# Order of evaluation in NIntegrate

I have the following function of three variables:

sbbf[ω_,κ2_,g2_]:=(38.4 g2^2 Sqrt[κ2^2])/(16 g2^4 (1/100000000 +
4 ω^2) + (κ2^2 + 4 ω^2) (16 +
8 (1/10000 - 4 ω^2) + (1/100000000 + 4 ω^2) (1 +
4 ω^2)) +
8 g2^2 ((κ2 - 4 ω^2) (1/100000000 + 4 ω^2) +
4 (κ2/10000 + 4 ω^2))) + (9.6 (κ2^2 +
4 ω^2))/(16 g2^4 (1/100000000 +
4 ω^2) + (κ2^2 + 4 ω^2) (16 +
8 (1/10000 - 4 ω^2) + (1/100000000 + 4 ω^2) (1 +
4 ω^2)) +
8 g2^2 ((κ2 - 4 ω^2) (1/100000000 + 4 ω^2) +
4 (κ2/10000 + 4 ω^2))) + (0.0122 (16 g2^4 +
8 g2^2 (κ2 - 4 ω^2) + (1 +
4 ω^2) (κ2^2 + 4 ω^2)))/(16 g2^4 (1/
100000000 + 4 ω^2) + (κ2^2 + 4 ω^2) (16 +
8 (1/10000 - 4 ω^2) + (1/100000000 + 4 ω^2) (1 +
4 ω^2)) +
8 g2^2 ((κ2 - 4 ω^2) (1/100000000 + 4 ω^2) +
4 (κ2/10000 + 4 ω^2)))


I wish to integrate sbbf with respect to ω. I do the following:

T =
Table[{cc2,
NIntegrate[
Evaluate[(sbbf /. {g2 ->
Sqrt[ cc2]/2*Sqrt[κ1*κ2]}) /. { κ2 ->
10.}], {ω, -100, 100}]}, {cc2, 0, 100, 0.1}]

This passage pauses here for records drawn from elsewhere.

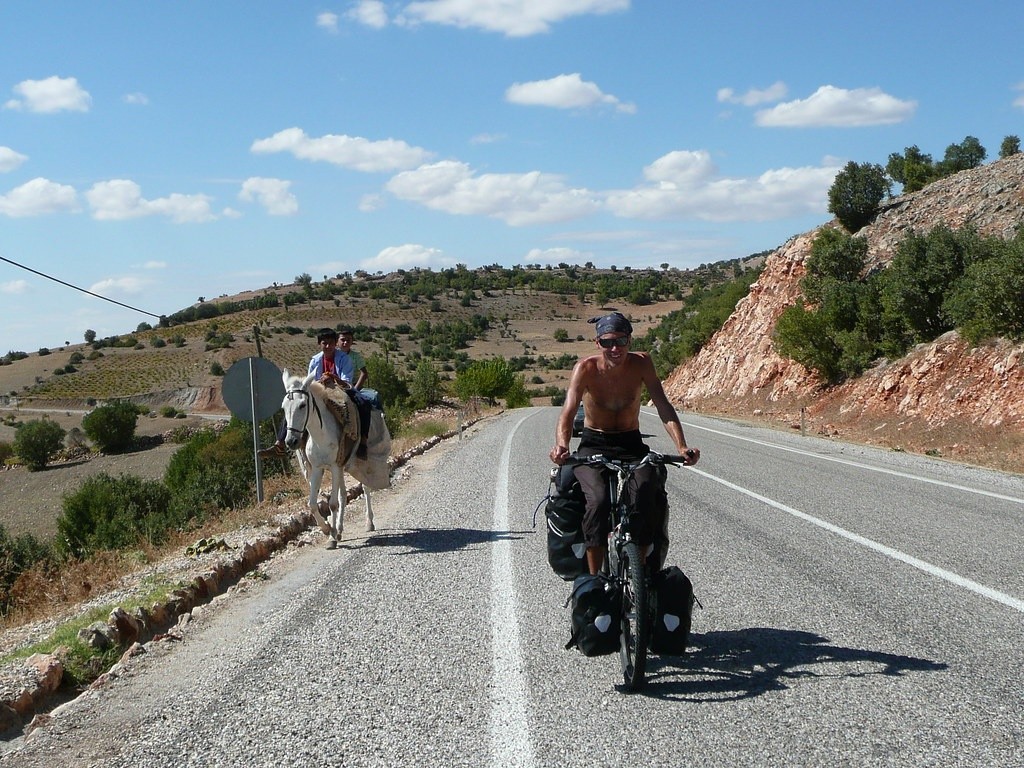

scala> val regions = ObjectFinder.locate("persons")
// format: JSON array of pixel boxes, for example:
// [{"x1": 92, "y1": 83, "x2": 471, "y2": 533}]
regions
[
  {"x1": 549, "y1": 312, "x2": 700, "y2": 576},
  {"x1": 256, "y1": 328, "x2": 372, "y2": 461},
  {"x1": 335, "y1": 330, "x2": 368, "y2": 391}
]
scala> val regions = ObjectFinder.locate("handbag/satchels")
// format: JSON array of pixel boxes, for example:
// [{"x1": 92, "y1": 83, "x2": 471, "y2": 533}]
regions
[
  {"x1": 532, "y1": 493, "x2": 588, "y2": 580},
  {"x1": 648, "y1": 565, "x2": 704, "y2": 654},
  {"x1": 561, "y1": 569, "x2": 624, "y2": 658}
]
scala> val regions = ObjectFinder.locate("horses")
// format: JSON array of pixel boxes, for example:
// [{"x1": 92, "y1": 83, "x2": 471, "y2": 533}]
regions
[{"x1": 282, "y1": 366, "x2": 391, "y2": 551}]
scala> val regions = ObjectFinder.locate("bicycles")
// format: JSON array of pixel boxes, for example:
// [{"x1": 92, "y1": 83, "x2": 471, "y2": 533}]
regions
[{"x1": 556, "y1": 451, "x2": 697, "y2": 692}]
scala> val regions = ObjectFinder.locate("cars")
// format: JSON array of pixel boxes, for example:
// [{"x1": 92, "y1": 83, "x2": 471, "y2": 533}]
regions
[{"x1": 572, "y1": 401, "x2": 587, "y2": 439}]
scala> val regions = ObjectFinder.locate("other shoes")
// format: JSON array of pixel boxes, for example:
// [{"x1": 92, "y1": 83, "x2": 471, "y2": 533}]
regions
[{"x1": 356, "y1": 442, "x2": 368, "y2": 460}]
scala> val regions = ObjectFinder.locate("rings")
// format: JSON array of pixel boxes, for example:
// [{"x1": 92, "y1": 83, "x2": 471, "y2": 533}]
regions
[{"x1": 697, "y1": 457, "x2": 700, "y2": 460}]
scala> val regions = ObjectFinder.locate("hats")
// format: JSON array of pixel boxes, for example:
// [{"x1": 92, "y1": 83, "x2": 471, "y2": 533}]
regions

And I run into an error that says: the integrand sbbf has evaluated to non-numerical values for all sampling points in the region with boundaries {{0,100}}. I proceed to look about this online and found something that seemed relevant from this article: http://support.wolfram.com/kb/12502

From what I can understand, it appears that the function is undefined for non-numeric values (perhaps κ2 and cc2?) and NIntegrate is unable to evaluate it. I think the solution is to reverse the order of evaluation (integrate only when the input constants are numeric). So I proceeded to do the following modification:

T[cc2_?NumericQ] :=
Table[{cc2,
NIntegrate[
Evaluate[(sbbf /. {g2 ->
Sqrt[ cc2]/2*Sqrt[κ1*κ2]}) /. { κ2 ->
10.}], {ω, -100, 100}]}, {cc2, 0, 100, 0.1}]


Unfortunately the above fix did not work and I suspected that I need more ?NumericQ for my other constants. So I did

T[cc2_?NumericQ, κ1_?NumericQ, κ2_?NumericQ, g2_?NumericQ]:= ...


For good measure but unfortunately that didn't work as well. I am quite lost at this moment and I could use any help that I can get.

• What you tried was sensible but there remains a symbolic κ1 in the input. – Daniel Lichtblau Mar 11 '18 at 16:27
• What is the value of κ1 supposed to be? – J. M. will be back soon Mar 11 '18 at 16:27
• Apologies, [Kappa]1 goes to 1. I placed that right before [Kappa]2 -> 10 but it still didn't work. – kowalski Mar 11 '18 at 16:35
• sbbf by itself (without [args]) has not been defined. you should use sbbf[Sqrt[ cc2]/2*Sqrt[κ1*κ2],10.,w] – george2079 Mar 11 '18 at 16:47
• @george2079 I think what you meant was to put the first argument as w, followed by 10 for k2 and 'Sqrt[cc2*k1*k2]/2' (your order of argument is different from mine). But it worked without the need for defining ?NumericQ for my table T. – kowalski Mar 11 '18 at 17:07

You can try this, as you already have defined sbbf:
pts={#, NIntegrate[sbbf[\[Omega], 10, Sqrt[#]/2*Sqrt[10]], {\[Omega], -100, 100}]}

and by seeing the result, no need to use fine sampling in cc2`.